The Green Finance Institute (GFI) has identified 10 demonstrator solutions for financing ZETs and infrastructure (especially beneficial for smaller HGV operators), that it is keen to work with interested parties on to bring to market and mobilise capital at scale. 
 
The Think Tank participants reviewed and then voted on which of the 10 solutions they felt should be explored and taken forward. Here are the top three they chose. 

  1. Shared Charging Infrastructure Agreement 

This was seen as a MUST. Lots of lessons to be learnt from the bus electrification world. Careful attention needs to be paid to who operators partner with to make sure they have different operating cycles.

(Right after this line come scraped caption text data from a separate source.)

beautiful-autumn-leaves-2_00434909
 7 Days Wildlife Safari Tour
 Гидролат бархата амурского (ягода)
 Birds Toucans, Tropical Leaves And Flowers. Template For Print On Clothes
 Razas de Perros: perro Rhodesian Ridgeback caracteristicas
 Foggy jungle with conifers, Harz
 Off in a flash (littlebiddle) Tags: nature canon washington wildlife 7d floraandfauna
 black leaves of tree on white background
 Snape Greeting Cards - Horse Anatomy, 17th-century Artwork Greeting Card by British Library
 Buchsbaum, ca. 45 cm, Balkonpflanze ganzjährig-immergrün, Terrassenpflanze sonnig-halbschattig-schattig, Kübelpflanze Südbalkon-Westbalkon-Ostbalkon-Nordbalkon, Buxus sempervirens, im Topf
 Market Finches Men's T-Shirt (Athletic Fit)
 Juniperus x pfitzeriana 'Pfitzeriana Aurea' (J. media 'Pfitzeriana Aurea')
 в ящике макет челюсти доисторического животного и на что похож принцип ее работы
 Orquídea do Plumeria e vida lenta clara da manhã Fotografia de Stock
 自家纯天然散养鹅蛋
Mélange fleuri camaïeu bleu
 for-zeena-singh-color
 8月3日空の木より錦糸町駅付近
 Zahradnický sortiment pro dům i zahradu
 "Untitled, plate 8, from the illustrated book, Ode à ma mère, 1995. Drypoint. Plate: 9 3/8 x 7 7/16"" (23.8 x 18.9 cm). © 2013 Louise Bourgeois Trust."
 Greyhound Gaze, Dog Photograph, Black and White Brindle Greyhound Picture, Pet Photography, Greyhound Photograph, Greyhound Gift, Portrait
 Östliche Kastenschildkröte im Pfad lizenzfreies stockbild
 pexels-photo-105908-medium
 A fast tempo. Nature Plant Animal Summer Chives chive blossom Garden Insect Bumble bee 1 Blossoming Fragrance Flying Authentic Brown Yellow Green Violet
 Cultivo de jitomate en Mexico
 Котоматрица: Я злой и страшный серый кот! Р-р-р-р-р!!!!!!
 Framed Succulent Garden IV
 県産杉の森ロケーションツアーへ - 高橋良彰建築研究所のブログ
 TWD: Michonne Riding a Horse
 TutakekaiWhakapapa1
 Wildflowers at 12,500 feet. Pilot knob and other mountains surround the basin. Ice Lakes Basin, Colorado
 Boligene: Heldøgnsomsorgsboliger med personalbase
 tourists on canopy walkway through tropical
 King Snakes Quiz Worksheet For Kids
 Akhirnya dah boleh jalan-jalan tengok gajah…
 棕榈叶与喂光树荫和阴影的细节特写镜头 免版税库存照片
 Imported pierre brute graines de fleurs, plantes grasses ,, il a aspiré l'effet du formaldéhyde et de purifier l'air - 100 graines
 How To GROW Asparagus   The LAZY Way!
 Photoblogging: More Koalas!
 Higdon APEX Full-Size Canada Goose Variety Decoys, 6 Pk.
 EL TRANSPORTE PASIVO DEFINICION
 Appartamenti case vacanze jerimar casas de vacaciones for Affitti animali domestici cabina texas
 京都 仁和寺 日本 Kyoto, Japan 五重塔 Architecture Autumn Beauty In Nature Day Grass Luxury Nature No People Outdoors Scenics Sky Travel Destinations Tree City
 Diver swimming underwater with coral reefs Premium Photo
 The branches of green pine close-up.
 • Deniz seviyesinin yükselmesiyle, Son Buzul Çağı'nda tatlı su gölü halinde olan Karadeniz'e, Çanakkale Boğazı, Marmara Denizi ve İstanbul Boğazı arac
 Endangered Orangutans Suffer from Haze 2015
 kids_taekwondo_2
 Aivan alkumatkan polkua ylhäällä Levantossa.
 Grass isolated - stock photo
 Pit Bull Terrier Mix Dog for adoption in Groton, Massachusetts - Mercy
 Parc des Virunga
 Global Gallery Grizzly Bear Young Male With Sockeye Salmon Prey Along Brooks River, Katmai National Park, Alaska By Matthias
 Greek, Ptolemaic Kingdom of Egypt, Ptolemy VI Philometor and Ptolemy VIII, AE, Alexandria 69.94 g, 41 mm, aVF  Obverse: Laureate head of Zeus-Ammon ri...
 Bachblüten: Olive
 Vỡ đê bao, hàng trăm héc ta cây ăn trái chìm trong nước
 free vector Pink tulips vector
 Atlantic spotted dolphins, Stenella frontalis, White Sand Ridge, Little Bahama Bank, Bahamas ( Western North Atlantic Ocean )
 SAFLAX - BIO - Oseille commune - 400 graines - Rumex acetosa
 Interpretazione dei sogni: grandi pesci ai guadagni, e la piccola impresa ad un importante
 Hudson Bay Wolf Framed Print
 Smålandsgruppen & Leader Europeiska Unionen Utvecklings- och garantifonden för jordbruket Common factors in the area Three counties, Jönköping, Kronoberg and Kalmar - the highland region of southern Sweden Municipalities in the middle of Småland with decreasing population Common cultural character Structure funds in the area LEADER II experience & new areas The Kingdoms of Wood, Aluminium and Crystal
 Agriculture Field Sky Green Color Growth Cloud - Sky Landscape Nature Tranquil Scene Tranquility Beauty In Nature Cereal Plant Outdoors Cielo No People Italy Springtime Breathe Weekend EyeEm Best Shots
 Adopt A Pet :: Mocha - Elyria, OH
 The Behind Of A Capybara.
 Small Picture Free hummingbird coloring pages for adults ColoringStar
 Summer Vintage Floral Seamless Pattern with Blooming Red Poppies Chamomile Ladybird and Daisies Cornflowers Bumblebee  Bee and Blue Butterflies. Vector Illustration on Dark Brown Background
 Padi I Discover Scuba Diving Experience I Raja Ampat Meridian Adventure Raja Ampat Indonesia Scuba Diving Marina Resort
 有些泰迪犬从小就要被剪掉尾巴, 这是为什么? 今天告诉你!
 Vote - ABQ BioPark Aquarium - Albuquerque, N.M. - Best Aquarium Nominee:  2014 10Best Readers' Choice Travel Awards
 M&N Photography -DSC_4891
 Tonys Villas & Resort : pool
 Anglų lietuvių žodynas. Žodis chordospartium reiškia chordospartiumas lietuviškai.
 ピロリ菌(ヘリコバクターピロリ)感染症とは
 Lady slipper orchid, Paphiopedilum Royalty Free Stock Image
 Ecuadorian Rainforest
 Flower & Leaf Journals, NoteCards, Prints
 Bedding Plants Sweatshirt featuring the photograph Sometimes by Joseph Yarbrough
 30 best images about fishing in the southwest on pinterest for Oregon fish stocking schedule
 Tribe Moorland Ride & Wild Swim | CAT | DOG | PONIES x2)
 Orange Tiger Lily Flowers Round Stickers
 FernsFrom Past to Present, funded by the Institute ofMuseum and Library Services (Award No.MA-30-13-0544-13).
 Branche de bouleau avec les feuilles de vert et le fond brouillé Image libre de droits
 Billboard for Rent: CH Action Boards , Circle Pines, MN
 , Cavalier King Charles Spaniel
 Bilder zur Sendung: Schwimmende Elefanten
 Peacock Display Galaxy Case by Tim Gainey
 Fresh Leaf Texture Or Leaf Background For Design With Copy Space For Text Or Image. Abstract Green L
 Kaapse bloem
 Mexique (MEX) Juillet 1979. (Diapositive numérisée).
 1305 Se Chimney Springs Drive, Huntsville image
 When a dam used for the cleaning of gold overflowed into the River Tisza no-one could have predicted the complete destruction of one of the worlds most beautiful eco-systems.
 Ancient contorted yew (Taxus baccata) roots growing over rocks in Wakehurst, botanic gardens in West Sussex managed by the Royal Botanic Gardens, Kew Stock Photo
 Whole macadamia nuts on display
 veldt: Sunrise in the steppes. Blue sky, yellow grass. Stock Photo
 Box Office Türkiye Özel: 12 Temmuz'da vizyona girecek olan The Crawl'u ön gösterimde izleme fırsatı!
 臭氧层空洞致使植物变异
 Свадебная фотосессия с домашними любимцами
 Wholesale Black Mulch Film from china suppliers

They also need to consider health and safety issues, so that people are on-site to support those sharing the infrastructure.  

The Think Tank questioned why aren’t new build industrial sites proactively bringing this kind of agreement into place? There are also challenges with landlords blocking it.  

Some interesting innovations were discussed including digital truck stops where operators can reserve access to megawatt chargers. 

Welch’s Transport shared that they are planning to build an on-site charging hub at its Cambridge depot, to facilitate a shared user charging infrastructure. “We’re lucky that we have big enough premises and the space to do this at our main HQ, but at some of our other sites we would need to collaborate with local operators to build a charging infrastructure as we just don’t have the space,” explains MD Chris Welch. 

  1. Component leasing 

This is a commercial inevitability and can be done now, the group agreed. It could also make it easier to accept the idea of a ZET having a mid-life refurb where it gets a new battery and the old one is recycled or used for energy storage. 

It’s important to identify the way the vehicle will be used, as 100,000 miles of use can see very different battery degradation depending on how the truck is charged (trickle or MCS). Shared RV or lease company will want to understand this as it impacts the RV of the battery.  

Similar to the way lease companies have discussions about ‘Fair Wear and Tear’ today, battery health certificates, passports and telematics will have a massive role to play in establishing a trusted, predictable finance and RV model. 

OEM business strategies could play a big role in whether this model becomes popular. Will they want to control access to the battery (circular economy) and will they want to make the battery swap-in and out easy? 

Ian Dennis, business development director at Zenobe, says: “From Zenobe’s point of view, we see the component aspect of this being really important as being able to take a residual value position on the battery differentiates us from other funders.”  

  1. RV Guarantee & Small Operator Loan Default  

Think Tank participants felt that these two were very similar to each other and resembled the CBILs loans that were made available during Covid, where funders made loans to people that were underwritten by the Government (with a small fee). This would require the government or British Business Bank to get involved.  

Finance houses are a lot more pessimistic about EV RVs now, but this could help resolve that issue and reduce the associated risk-cost of EV funding.